- [Rows from a dataset on spatial reasoning]

╔══

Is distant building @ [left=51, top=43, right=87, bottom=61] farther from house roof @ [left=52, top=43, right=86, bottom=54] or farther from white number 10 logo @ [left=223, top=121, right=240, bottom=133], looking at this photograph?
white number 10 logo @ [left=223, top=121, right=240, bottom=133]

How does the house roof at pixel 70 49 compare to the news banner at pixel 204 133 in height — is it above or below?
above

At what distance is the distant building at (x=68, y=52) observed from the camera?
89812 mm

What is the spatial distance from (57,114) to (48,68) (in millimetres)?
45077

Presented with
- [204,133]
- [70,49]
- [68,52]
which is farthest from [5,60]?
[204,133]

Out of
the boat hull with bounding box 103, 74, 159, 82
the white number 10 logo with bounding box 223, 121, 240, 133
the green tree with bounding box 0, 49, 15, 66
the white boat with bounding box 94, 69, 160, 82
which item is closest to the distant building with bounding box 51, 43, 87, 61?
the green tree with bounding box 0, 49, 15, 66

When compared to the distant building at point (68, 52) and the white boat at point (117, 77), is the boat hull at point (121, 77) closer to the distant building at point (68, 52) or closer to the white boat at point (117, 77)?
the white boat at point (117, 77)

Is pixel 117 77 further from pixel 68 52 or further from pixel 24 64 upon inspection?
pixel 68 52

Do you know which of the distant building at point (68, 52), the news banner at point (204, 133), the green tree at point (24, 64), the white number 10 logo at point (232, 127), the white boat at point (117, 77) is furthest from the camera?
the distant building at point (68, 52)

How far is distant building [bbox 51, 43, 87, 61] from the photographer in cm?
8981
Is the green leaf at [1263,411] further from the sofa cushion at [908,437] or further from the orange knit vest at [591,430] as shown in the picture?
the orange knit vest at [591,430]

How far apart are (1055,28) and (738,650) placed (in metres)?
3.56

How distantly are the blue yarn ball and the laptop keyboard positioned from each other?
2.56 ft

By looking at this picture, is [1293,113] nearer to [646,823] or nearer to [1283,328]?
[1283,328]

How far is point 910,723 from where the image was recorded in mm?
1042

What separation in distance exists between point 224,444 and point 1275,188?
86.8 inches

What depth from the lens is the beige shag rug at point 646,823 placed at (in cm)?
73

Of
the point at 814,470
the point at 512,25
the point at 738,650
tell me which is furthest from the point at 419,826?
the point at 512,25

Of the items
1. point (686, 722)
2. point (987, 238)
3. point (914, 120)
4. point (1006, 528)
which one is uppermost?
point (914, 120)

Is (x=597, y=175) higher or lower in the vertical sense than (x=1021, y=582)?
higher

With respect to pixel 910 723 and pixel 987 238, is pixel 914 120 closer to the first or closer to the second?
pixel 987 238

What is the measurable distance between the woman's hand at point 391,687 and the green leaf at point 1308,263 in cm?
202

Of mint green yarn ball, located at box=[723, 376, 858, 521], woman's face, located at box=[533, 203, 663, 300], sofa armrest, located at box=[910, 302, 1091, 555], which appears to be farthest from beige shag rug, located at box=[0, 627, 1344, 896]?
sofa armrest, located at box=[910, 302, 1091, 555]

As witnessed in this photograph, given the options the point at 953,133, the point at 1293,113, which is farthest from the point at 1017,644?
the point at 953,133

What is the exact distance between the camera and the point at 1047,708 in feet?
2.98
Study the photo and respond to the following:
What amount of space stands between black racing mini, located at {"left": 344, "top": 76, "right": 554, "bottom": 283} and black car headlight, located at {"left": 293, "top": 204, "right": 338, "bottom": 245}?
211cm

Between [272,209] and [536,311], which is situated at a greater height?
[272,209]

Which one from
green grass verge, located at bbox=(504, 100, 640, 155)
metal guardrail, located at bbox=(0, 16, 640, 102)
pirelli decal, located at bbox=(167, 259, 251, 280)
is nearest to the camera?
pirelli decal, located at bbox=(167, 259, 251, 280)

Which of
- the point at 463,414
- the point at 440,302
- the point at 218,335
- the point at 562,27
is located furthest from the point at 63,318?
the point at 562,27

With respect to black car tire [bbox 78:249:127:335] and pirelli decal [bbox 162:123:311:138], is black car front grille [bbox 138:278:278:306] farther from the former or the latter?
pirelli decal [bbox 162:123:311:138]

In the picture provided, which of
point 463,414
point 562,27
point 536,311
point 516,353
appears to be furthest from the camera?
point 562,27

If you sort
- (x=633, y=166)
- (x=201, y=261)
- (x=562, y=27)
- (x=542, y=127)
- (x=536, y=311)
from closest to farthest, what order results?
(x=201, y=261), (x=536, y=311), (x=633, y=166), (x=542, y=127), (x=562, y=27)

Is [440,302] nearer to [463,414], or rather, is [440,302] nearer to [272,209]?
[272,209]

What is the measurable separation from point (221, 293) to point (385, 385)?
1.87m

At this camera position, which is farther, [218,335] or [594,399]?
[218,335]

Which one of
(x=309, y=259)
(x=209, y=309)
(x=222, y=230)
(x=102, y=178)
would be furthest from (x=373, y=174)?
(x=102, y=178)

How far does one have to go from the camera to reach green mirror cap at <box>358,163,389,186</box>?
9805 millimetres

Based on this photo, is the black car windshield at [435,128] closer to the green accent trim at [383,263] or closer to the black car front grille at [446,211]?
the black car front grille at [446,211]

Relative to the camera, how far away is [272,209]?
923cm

╚══

- [Directive]
Could you rewrite the lines starting at the one containing "Is [440,302] nearer to [463,414], or" and running through the last line, swapping "camera" for "viewer" and keeping everything else the same?

- [Output below]
Is [440,302] nearer to [463,414], or rather, is [440,302] nearer to [272,209]?
[272,209]

What is the measurable separation from point (221, 293) to point (385, 385)?
1.87m

At this viewer position, which is farther, [218,335] or [594,399]?
[218,335]

Which one of
(x=309, y=259)
(x=209, y=309)
(x=222, y=230)
(x=102, y=178)
would be furthest from (x=373, y=174)?
(x=102, y=178)

How far does one have to go from the viewer to reach green mirror cap at <box>358,163,389,186</box>?
9805 millimetres

Based on this photo, is the black car windshield at [435,128] closer to the green accent trim at [383,263] or closer to the black car front grille at [446,211]?
the black car front grille at [446,211]

Relative to the viewer, how far away is [272,209]?
923cm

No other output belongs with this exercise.